The god list An = Anum states that the deity Ad-ḪI-nun (reading of the second sign remains uncertain) served as Sadarnunna's counselor.

==Worship==
Sadarnunna is first attested in offering lists from the Ur III period from Puzrish-Dagan which deal with the deities worshiped in Nippur. For example, one mentions her alongside Nuska between the pairs Ninurta and Ninnibru and Lugalgusisu and Memešaga.

Nippur was the cult center of Sadarnunna. The Epaddanunus, "chosen house of the women" or
chosen house of the woman," is listed as her temple in the Canonical Temple List and possibly elsewhere, and it is presumed that it was located there. Since it is absent from an administrative document listing the city's temples which received provisions in the Kassite period, it has been proposed that it was a part of a sanctuary of Nuska in the Ekur complex, rather than a fully independent house of worship. Both Sadarnunna and Nuska were also worshiped in the Ešmaḫ, a shrine in the Ekur whose name means "exalted house." It is also possible that the Eš u-Enlille, "house (created) by the hand of Enlil," was dedicated to one or both of them.

Sadarnunna appears alongside Nuska in an inscription on a kudurru (boundary stone) from the Kassite period which according to Wilfred G. Lambert represents "the religious outlook of Der."

Documents from the reign of Nabonidus indicate Sadarnunna was worshiped in Harran. An inscription of this king states that he restored the local temple Eḫulḫul, the "house which gives joy," for "the gods Sin, Ningal, Nusku and Sadarnunna," who he refers to as his "lords." An inscription of his mother Adad-guppi states that he led the same deities there from Babylon in procession, and that he "performed (...) all the forgotten rites" dedicated to them. Adad-Guppi also considered herself to be a devotee of these four deities.

════

Work instructions:
Write the next part of the passage on the deity Sadarnunna, starting right after its final sentence.

Collected data
════

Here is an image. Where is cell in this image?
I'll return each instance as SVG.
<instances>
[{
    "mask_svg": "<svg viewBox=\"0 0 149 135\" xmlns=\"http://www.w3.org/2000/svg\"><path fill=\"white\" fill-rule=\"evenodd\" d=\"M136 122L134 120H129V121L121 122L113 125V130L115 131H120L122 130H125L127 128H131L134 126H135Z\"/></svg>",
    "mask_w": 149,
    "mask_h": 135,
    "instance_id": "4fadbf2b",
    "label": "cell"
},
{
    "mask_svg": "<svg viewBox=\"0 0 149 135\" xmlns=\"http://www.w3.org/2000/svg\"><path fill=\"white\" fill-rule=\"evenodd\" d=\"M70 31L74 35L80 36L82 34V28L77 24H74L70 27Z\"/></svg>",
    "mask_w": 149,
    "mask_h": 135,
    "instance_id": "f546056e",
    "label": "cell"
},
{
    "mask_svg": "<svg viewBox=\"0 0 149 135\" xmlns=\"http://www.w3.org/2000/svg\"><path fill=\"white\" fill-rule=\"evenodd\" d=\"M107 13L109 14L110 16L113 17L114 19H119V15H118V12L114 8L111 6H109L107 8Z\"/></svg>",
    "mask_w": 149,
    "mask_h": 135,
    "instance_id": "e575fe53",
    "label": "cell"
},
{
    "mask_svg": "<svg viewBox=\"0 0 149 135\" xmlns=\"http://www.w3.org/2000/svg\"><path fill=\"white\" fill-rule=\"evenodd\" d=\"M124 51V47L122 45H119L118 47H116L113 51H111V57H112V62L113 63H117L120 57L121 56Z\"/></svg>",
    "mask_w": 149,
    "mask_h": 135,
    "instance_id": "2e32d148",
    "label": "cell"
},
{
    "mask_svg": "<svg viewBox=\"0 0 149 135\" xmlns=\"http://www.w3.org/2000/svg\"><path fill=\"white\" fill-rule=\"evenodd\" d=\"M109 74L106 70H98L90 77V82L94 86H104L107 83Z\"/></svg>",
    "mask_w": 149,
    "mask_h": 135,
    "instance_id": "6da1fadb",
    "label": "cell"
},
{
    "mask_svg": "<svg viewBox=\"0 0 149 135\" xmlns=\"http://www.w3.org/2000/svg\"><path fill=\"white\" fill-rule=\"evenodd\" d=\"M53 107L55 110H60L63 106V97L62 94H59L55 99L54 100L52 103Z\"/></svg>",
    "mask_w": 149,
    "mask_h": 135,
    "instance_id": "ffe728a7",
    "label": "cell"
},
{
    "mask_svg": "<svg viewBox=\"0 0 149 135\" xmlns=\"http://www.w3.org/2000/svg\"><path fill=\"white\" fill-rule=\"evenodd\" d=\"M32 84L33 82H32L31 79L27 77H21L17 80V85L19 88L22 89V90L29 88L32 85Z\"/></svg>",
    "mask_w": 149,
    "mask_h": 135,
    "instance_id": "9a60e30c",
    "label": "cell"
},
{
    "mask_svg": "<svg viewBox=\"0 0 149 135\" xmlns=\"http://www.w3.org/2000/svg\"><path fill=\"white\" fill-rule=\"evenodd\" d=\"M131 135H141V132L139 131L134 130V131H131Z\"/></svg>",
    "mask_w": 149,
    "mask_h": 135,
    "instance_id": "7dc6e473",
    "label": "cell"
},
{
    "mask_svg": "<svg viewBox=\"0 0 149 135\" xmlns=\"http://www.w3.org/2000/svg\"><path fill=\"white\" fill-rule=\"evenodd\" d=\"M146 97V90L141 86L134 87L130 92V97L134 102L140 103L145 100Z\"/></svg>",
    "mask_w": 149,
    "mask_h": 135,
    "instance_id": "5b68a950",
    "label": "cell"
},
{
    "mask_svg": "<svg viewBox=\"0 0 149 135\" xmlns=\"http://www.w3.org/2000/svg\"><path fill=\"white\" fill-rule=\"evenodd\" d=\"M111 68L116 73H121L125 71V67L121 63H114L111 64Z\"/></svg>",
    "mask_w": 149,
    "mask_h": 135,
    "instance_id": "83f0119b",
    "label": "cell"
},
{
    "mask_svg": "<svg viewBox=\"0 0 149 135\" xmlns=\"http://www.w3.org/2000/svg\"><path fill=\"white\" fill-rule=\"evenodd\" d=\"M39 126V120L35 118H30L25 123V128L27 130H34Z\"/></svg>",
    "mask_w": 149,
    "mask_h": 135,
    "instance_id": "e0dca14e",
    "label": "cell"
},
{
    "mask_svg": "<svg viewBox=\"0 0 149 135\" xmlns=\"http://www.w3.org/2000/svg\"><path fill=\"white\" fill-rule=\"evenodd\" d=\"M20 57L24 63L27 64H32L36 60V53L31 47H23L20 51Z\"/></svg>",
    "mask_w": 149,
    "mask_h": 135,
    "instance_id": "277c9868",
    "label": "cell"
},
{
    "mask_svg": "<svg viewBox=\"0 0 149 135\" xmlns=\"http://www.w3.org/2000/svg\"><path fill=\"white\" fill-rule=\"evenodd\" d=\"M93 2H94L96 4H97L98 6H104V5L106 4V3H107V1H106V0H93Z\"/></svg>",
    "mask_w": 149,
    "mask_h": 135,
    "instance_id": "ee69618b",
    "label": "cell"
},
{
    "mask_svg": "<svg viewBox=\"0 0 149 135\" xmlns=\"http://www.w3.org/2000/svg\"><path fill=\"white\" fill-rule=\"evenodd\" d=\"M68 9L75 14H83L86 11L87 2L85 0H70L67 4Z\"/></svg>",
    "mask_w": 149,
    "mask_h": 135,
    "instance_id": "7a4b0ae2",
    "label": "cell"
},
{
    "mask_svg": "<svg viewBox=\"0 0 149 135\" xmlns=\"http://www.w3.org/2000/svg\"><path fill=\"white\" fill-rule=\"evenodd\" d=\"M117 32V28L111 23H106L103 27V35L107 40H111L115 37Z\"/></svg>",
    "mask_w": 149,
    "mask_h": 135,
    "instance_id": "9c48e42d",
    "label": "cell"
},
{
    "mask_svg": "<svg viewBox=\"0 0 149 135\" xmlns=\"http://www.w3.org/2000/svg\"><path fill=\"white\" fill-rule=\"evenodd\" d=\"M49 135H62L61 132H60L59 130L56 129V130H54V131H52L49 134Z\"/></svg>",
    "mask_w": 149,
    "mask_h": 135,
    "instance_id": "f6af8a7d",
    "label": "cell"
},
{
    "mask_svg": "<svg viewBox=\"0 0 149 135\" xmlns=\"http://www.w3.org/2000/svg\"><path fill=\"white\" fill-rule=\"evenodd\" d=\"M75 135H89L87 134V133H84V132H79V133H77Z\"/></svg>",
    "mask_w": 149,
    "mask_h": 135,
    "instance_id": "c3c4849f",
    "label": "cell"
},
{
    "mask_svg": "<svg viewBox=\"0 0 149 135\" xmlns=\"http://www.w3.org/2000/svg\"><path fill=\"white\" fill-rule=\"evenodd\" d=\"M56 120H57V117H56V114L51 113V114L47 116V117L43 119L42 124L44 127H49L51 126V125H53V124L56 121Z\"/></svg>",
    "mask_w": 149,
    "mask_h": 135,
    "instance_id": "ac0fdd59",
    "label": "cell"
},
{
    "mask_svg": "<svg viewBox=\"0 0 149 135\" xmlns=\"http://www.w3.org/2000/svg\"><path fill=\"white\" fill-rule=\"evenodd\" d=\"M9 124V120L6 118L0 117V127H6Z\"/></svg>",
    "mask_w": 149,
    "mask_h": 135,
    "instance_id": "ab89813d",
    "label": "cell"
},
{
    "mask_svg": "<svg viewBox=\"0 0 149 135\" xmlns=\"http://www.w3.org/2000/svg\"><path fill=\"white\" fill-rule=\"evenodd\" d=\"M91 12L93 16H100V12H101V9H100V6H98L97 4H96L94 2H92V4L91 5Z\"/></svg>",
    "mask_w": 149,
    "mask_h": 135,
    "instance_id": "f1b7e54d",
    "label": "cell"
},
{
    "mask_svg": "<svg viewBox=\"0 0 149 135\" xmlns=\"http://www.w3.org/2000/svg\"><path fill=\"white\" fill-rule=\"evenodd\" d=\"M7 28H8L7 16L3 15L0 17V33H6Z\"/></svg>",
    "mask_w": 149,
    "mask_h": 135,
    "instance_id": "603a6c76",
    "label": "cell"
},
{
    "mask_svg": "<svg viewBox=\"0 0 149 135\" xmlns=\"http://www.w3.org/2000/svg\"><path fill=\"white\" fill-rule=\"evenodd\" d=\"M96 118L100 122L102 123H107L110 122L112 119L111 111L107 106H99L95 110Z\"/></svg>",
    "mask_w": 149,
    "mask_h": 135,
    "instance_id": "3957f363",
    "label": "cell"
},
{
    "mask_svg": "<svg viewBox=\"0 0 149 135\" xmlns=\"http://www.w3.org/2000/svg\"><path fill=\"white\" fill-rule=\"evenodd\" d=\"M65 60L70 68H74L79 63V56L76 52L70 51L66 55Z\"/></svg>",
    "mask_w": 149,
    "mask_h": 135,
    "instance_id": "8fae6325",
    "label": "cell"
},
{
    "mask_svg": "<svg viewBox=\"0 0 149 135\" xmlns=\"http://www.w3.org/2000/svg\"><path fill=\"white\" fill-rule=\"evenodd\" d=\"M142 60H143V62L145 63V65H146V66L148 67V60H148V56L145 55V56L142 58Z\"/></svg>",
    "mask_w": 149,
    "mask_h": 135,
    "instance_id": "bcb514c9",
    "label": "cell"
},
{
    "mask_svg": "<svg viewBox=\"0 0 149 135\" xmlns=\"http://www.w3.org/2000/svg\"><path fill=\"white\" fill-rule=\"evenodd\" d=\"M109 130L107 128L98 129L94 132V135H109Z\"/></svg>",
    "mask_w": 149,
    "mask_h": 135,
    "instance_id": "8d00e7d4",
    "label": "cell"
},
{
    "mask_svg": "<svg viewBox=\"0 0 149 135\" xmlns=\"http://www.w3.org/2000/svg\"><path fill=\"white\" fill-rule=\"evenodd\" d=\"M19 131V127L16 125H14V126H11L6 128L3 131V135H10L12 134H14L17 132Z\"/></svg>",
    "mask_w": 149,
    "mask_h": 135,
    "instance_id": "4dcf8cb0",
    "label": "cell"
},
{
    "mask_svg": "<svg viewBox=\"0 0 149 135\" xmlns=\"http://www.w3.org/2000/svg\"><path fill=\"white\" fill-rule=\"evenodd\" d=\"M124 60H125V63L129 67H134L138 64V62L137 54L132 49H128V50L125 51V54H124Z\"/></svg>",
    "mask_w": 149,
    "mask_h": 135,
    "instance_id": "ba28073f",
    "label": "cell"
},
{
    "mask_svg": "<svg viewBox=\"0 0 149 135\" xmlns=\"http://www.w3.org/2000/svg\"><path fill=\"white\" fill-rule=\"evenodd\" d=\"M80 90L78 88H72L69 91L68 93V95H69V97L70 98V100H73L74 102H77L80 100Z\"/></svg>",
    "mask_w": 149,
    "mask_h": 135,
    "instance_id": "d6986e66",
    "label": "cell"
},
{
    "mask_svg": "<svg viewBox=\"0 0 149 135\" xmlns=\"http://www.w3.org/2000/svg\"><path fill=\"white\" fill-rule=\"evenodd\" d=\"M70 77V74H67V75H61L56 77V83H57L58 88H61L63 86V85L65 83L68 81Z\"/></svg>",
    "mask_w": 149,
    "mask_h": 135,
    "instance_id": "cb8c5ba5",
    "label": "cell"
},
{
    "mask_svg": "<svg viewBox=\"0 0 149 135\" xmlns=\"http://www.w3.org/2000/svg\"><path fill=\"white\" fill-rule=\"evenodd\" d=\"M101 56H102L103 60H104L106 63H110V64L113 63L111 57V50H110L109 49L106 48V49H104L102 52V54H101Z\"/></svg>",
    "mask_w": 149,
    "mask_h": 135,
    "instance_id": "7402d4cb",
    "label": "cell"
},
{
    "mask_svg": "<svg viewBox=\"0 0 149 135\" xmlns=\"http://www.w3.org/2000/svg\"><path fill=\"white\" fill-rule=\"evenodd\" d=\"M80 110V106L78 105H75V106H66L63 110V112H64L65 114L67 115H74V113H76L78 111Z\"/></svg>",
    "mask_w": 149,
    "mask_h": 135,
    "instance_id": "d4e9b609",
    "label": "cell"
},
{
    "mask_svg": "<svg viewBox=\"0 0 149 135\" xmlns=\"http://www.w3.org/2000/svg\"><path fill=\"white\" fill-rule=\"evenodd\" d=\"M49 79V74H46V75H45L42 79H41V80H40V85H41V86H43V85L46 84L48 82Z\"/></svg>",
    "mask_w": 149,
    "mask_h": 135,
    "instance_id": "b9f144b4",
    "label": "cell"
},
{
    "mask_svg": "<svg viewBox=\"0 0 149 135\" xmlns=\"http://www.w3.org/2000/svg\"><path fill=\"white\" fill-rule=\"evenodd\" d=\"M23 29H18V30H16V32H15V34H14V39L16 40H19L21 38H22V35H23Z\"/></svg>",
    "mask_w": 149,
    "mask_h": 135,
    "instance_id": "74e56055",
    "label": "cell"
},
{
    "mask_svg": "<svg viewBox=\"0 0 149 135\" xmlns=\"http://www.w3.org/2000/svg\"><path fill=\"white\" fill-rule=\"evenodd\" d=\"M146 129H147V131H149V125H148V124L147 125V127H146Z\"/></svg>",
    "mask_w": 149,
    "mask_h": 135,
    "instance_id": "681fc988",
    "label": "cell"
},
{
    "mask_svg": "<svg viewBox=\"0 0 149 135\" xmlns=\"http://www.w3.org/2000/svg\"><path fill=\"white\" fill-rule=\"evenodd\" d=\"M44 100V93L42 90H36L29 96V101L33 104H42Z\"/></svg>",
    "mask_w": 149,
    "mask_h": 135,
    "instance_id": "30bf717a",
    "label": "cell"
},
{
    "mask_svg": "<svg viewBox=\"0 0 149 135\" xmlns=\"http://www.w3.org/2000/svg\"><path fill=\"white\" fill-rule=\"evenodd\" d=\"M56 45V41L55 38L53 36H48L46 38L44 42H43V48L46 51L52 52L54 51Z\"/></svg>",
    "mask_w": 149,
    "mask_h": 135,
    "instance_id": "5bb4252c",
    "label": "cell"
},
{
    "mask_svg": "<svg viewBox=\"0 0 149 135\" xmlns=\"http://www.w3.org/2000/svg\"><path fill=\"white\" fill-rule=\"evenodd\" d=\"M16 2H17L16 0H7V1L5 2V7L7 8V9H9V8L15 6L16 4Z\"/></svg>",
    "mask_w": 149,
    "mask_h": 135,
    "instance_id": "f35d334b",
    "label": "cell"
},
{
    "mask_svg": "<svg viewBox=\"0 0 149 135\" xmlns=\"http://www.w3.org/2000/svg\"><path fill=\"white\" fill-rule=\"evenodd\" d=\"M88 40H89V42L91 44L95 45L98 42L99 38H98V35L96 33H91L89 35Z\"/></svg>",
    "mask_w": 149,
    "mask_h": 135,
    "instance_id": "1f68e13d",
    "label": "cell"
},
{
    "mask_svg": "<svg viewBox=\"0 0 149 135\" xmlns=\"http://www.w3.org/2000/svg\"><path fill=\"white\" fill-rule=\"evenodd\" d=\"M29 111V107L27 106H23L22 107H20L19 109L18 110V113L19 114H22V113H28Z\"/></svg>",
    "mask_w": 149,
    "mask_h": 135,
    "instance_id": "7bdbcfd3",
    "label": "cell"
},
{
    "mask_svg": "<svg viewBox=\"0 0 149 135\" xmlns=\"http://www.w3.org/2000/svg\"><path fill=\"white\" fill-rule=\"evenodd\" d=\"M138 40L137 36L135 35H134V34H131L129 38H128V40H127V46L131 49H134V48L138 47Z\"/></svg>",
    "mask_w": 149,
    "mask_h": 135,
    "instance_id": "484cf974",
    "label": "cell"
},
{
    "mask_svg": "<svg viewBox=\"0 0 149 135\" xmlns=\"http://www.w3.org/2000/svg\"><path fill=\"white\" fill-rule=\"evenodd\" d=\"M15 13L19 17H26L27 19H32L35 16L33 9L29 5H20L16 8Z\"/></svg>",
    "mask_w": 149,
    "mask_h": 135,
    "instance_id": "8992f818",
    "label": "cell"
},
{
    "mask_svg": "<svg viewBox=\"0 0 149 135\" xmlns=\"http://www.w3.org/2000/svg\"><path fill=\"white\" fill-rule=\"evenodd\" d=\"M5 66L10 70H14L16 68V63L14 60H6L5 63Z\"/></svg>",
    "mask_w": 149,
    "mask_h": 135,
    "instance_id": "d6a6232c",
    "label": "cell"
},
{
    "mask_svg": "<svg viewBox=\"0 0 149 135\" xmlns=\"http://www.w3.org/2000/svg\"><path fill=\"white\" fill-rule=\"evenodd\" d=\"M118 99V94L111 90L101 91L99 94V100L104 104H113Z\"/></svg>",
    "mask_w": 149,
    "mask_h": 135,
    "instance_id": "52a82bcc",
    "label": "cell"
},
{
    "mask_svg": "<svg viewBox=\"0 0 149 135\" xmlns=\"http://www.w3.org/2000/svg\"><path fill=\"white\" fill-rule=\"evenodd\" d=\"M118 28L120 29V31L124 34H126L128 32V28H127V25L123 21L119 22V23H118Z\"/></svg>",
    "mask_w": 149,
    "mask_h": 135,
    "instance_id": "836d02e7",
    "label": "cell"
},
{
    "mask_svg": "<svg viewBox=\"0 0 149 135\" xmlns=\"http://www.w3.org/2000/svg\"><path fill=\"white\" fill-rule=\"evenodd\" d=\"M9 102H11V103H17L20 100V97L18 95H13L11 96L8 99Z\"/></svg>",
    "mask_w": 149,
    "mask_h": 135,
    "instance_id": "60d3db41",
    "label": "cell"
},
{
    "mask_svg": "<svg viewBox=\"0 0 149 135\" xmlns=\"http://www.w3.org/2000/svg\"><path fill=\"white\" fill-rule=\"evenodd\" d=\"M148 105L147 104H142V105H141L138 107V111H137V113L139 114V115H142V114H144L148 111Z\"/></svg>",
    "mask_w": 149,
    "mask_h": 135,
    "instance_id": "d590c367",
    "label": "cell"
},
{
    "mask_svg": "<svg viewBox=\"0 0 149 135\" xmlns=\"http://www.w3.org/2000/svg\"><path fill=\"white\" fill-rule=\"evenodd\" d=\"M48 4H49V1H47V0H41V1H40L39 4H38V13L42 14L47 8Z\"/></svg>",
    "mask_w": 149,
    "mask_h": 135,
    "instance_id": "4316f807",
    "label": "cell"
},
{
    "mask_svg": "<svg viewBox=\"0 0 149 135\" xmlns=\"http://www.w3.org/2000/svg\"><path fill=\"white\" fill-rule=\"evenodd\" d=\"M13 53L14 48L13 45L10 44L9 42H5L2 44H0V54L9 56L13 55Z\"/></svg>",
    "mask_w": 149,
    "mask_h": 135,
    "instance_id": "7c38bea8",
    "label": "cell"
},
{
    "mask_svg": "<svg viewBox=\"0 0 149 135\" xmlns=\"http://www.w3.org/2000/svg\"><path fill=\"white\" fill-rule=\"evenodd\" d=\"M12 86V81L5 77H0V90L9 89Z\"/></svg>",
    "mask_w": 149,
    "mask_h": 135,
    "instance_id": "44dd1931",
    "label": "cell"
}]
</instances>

════

Final result:
In the Seleucid period, Sadarnunna also came to be worshiped in Uruk, though she is absent from earlier Neo-Babylonian texts from this city. According to Julia Krul, she was introduced to the local pantheon because of her connection to Nuska. She might have been worshiped alongside him in a cella in the Bīt Rēš, "head temple," a newly built complex dedicated to Anu and Antu. During the akitu festival, she was one of the deities parading alongside the latter of these two deities, alongside the likes of Shala, Aya, Gula, Amasagnudi and Ašratum. She also appears in an inscription of a certain Anu-uballiṭ, which contains an oracular inquiry pertaining to the creation of a new statue of Ishtar, which he directed at her, Shamash, Adad and Zababa.

Lexical texts attest that the worship of Sadarnunna involved cultic boats.